On last PyWaw meeting (Warsaw python users meetup group) I've met a guy from software mill - company with a very nice blog.

Software Apprenticeship Patterns Book

Continuing my Depth First Traversal on their website I've read a review of Software Apprenticeship Patterns.

cover

Book turned out to be free to read on O'Reilly chimera labs website here. If you haven't checked this website yet, do it now - it's like a treasure box - excellent books available for free to read and good looking website, making reading really pleasant.

Back to the Apprenticeship Patterns Book, like title suggest, it's full of patterns. There are mostly pragmatic and possible to implement in your life easily. I found the very valuable duo. First is called "Expose your ignorance" and the second is "Confront your ignorance". You can read about them here.

Confronting our ignorance

They sound pretty obvious, right? Why should you care? Every developer is confused from time to time (if you aren't maybe you aren't challenge enough?). There are some areas in which we definitely aren't experts. They can make us feel insecure, unqualified, challenged (positive one) impostor or just lead to bad decision when combined with overconfidence.

In these patterns there are two exercises:

  1. Create a list of five things you would like or have to learn about
    • grab evernote, vim or even paper and make a short list
    • be honest with yourself
    • it can be more than five, but shouldn't be less
  2. Choose one item from the list and learn it
    • the best would be to create another note with... notes from your learning adventure
    • get comfortable with it
      • create some proof of concept
      • build breakable toy or just play with the idea
      • try to explain it to somebody else
  3. Append more things to the list and continue learning

I call it a technique of Five areas of ignorance.

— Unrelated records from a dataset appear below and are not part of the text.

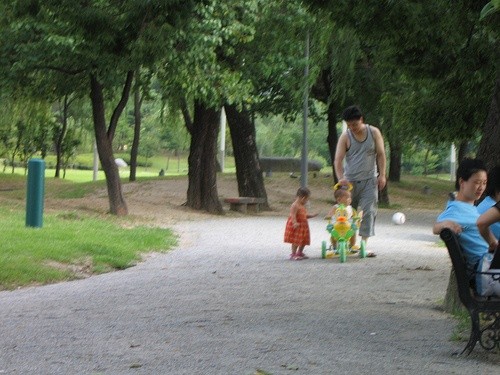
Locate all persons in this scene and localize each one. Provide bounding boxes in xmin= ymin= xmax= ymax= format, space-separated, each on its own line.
xmin=333 ymin=106 xmax=387 ymax=258
xmin=283 ymin=187 xmax=319 ymax=262
xmin=432 ymin=159 xmax=500 ymax=295
xmin=329 ymin=189 xmax=358 ymax=254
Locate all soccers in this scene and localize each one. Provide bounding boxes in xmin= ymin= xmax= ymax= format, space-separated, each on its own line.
xmin=392 ymin=212 xmax=406 ymax=225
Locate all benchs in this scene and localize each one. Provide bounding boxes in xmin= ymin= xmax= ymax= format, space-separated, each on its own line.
xmin=440 ymin=228 xmax=500 ymax=358
xmin=223 ymin=197 xmax=266 ymax=213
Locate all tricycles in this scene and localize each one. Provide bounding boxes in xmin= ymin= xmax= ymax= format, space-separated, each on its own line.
xmin=321 ymin=182 xmax=373 ymax=263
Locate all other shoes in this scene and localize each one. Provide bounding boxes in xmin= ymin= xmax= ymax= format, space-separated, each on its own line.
xmin=298 ymin=252 xmax=308 ymax=259
xmin=291 ymin=254 xmax=302 ymax=260
xmin=365 ymin=250 xmax=375 ymax=257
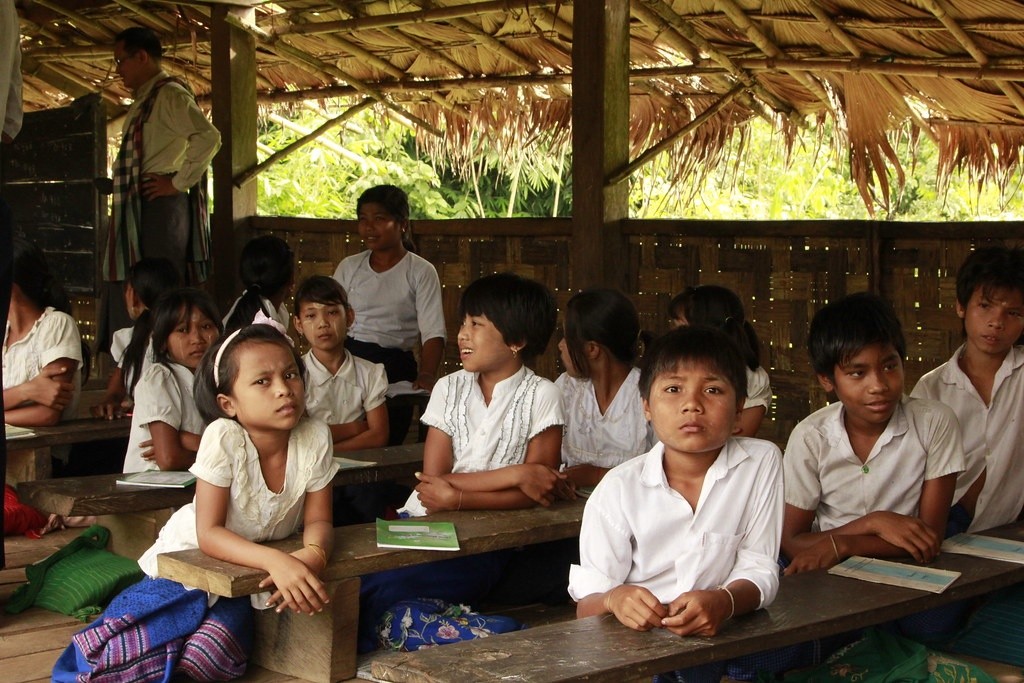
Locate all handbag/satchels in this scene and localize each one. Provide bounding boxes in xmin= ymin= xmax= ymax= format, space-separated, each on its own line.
xmin=3 ymin=523 xmax=144 ymax=622
xmin=783 ymin=627 xmax=992 ymax=683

How it is better than the organic way?

  • writing a list help you with identifying problems and bottlenecks
  • you're focused, because you place items on the list due to actual need of learning them (not because they look cool in hacker news)
  • notes accumulate
    • lots of good materials for review or sharing
    • sign of real progress
  • learning what you lack, give you the biggest performance boost
  • five (or more) is enough to give you a choice and not bore or tire you to death

I highly recommend it to everyone. It's very simple and surprisingly effective.